Trecho do texto:
No dia seguinte, um grupo de estudantes, no qual eu me incluía, fomos procurar o arcebispo. Queríamos lhe comunicar o ocorrido e pedir apoio para preservar a vida de nosso líder. Dom Hélder, como era de seu perfil, nos ouviu pacientemente, disse que poderíamos contar com sua solidariedade e ­ para nossa surpresa ­ adiantou que já tomara conhecimento do atentado e, desde o dia anterior, não havia parado de contatar autoridades exigindo providências. Já acertara até mesmo uma visita ao próprio Cândido, por meio de pessoas de seu círculo de amizades!

Com sua segurança, porém, não se preocupava. Sua humilde residência foi metralhada mais de uma vez. E no dia 27 de maio daquele mesmo ano sofreria o mais duro golpe de sua vida de pastor: o assassinato, com requintes de barbaridade, do padre Antônio Henrique Pereira Neto, seu auxiliar direto e responsável pela Pastoral da Juventude ­ um jovem de apenas 29 anos, queridíssimo da garotada do Recife. Mas essa ação brutal, que chocou Pernambuco inteiro, não o intimidou. Ao contrário, fez com que sua luta recrudescesse. E, se seu nome não saía na imprensa local, lá fora era cada vez mais conceituado e respeitado.

Problema proposto 1: Liste todas as pessoas que o trecho sobre Dom Hélder menciona pelo nome.
Estas linhas não têm relação nenhuma com o trecho.

Dados da tarefa:
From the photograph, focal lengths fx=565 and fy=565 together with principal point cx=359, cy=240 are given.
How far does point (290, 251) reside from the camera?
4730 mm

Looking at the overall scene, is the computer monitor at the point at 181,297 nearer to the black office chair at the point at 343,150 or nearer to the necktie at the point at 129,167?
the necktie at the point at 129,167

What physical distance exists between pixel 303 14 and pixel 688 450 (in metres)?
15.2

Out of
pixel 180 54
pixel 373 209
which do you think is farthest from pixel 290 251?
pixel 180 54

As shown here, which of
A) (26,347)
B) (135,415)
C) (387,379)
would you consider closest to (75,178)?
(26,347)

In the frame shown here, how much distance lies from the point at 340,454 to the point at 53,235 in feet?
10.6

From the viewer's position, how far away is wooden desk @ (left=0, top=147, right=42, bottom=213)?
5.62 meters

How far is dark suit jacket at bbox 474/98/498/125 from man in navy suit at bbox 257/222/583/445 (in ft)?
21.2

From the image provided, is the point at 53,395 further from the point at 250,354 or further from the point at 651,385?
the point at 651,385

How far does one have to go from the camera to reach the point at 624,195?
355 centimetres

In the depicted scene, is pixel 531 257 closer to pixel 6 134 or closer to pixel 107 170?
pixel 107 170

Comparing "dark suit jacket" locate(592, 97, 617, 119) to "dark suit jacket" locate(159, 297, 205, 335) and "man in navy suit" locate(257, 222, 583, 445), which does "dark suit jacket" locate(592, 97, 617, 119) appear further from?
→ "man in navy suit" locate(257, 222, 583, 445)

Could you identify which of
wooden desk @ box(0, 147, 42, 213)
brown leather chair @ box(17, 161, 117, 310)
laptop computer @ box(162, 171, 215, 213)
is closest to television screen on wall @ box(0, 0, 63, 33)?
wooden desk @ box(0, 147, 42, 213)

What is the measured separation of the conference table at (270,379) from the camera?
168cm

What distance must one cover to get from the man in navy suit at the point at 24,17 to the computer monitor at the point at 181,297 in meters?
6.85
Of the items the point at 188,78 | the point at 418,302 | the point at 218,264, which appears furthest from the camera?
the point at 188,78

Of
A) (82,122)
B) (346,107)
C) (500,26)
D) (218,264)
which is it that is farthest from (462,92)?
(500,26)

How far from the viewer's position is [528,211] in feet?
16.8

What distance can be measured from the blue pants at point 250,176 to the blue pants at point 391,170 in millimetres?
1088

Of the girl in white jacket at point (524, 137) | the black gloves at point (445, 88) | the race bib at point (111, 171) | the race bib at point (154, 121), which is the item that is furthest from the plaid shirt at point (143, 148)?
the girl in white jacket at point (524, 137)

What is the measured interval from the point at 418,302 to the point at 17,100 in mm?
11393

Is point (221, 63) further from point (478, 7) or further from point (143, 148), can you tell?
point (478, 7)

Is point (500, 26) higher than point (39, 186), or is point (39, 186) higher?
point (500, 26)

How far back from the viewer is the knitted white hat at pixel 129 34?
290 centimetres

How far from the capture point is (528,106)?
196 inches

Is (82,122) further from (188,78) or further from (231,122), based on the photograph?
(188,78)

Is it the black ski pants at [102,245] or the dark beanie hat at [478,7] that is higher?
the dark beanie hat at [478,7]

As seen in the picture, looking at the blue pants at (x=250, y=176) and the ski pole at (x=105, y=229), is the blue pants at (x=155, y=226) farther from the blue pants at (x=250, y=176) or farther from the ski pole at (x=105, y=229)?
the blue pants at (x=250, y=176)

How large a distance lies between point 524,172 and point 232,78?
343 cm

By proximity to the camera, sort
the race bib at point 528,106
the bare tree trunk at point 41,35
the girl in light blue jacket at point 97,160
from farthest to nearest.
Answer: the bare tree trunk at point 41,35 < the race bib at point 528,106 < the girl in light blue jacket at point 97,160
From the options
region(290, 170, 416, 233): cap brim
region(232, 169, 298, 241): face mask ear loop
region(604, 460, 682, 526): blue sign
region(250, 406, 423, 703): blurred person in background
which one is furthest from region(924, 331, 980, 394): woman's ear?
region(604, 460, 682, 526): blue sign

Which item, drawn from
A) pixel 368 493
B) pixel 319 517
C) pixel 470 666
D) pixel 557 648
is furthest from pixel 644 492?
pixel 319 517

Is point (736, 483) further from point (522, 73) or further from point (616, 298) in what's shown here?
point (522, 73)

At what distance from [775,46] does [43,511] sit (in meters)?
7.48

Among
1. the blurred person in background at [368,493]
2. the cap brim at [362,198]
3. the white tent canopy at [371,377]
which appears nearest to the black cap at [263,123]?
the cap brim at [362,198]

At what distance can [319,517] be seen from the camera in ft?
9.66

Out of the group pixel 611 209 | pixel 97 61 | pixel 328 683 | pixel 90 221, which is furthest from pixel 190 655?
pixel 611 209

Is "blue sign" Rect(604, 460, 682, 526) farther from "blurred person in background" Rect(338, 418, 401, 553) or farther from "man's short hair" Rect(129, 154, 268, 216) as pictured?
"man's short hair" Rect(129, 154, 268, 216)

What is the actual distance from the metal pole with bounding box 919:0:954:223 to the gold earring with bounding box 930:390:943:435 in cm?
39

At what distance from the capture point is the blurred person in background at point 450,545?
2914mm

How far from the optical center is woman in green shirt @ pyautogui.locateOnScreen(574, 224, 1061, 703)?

Problema proposto 2: Informe quantas linhas contêm a palavra "person", levando em conta a diferença entre maiúsculas e minúsculas.

Resposta 1: Dom Hélder; Cândido; padre Antônio Henrique Pereira Neto

Resposta 2: 4